Task prompt: Reproduce the records word for word, beginning at the line that contains "At what distance from the wrinkled" and stopping after the final line of the records.

Supplied entries:
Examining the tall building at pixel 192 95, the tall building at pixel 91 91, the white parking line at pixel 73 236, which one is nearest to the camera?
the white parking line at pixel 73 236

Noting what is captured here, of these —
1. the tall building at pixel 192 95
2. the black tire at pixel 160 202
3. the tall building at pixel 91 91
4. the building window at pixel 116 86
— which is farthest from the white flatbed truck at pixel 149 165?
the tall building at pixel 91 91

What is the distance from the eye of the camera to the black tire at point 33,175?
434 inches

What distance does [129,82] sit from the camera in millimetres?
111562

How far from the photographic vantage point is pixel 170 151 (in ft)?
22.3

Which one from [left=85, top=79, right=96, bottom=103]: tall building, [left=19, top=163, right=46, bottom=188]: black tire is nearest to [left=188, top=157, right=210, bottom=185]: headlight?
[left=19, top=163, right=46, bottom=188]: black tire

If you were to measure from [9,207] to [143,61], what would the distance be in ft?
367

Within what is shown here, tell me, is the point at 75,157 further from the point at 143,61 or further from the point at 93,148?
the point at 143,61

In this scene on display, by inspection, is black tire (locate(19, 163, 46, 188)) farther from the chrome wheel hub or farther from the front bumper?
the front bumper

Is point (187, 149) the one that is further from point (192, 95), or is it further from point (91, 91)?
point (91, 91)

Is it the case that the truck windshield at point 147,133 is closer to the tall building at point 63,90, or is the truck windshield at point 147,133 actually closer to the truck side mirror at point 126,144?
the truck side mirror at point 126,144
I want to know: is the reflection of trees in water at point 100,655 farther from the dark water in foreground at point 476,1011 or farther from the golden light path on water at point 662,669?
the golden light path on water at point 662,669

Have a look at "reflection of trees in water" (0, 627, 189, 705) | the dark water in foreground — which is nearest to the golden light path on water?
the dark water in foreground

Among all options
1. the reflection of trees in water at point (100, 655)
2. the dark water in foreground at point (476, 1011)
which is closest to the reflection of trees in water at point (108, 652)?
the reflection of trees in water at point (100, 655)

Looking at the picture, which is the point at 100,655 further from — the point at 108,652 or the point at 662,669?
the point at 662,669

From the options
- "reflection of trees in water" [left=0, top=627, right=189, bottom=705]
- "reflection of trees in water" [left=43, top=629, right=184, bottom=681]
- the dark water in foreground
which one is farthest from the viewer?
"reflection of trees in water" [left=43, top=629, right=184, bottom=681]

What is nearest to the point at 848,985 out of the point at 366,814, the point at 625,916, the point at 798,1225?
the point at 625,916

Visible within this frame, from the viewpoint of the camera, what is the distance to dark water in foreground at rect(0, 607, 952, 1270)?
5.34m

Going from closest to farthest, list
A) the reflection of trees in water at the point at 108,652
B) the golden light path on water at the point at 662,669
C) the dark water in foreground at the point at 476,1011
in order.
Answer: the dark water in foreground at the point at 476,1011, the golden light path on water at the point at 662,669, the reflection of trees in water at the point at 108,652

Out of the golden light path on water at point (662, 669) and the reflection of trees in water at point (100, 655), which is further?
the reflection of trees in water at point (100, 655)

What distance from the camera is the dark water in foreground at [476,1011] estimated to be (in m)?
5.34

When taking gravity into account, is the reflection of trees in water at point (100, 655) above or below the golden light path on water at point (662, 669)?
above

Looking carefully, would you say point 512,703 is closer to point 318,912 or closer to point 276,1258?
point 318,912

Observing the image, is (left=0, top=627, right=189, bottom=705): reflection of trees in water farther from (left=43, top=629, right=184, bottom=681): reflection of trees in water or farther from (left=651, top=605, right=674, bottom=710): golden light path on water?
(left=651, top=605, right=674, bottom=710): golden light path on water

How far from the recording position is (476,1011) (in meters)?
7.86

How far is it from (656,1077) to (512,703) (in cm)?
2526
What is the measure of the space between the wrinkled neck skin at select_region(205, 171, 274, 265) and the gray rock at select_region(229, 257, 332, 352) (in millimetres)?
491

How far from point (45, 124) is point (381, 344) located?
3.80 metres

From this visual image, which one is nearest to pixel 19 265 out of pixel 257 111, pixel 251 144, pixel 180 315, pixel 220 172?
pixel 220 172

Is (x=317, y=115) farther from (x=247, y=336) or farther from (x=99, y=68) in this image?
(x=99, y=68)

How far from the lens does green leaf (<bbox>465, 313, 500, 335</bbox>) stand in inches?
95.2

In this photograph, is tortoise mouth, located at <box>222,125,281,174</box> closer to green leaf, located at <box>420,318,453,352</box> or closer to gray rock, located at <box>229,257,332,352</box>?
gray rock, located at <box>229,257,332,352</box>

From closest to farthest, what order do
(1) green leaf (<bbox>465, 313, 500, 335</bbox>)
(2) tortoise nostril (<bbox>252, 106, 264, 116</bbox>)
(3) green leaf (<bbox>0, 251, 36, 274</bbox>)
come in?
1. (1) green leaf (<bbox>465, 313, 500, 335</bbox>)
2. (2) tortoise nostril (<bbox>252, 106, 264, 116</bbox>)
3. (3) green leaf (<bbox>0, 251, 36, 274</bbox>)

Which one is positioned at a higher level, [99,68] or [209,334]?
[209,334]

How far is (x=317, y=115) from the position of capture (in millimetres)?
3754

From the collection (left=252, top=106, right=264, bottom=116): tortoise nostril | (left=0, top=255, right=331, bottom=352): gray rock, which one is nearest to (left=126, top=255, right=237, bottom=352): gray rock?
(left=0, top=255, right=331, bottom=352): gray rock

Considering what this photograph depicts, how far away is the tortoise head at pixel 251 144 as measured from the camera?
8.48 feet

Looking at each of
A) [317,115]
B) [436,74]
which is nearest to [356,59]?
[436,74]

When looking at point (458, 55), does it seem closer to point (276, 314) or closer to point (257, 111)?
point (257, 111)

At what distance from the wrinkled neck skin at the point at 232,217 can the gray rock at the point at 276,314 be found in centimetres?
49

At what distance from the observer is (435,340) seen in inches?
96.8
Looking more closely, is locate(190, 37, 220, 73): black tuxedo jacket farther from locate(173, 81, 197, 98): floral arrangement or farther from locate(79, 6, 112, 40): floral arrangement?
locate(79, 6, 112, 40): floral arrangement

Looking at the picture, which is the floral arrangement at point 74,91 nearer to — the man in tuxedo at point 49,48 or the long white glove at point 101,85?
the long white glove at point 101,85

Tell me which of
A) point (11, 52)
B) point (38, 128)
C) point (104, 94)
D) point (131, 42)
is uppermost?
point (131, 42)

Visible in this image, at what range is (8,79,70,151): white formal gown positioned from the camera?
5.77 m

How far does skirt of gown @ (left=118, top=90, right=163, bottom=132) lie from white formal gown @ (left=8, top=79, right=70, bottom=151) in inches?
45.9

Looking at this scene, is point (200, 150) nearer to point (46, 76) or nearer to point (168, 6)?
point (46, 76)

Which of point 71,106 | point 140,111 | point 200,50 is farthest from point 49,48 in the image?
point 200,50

Worked answer:
At what distance from the wrinkled neck skin at the point at 232,217 can the gray rock at the point at 276,314 be found in centimetres?
49

At what distance from the observer is (435,340) seen in inches?
96.8
Looking more closely, is locate(190, 37, 220, 73): black tuxedo jacket farther from locate(173, 81, 197, 98): floral arrangement or farther from locate(79, 6, 112, 40): floral arrangement?
locate(79, 6, 112, 40): floral arrangement

Looking at the picture, which is the floral arrangement at point 74,91 nearer to — the man in tuxedo at point 49,48 or the long white glove at point 101,85?
the long white glove at point 101,85

Tell me which of
A) point (11, 52)
B) point (38, 128)
C) point (104, 94)
D) point (131, 42)
is uppermost?
point (131, 42)

Visible in this image, at what range is (8,79,70,151): white formal gown positioned from the camera?
5.77 m

How far does skirt of gown @ (left=118, top=90, right=163, bottom=132) lie from white formal gown @ (left=8, top=79, right=70, bottom=151) in inches?
45.9

Looking at this scene, is point (200, 150) nearer to point (46, 76) or nearer to point (168, 6)?
point (46, 76)

Which of point 71,106 | point 140,111 | point 200,50 is farthest from point 49,48 in the image?
point 200,50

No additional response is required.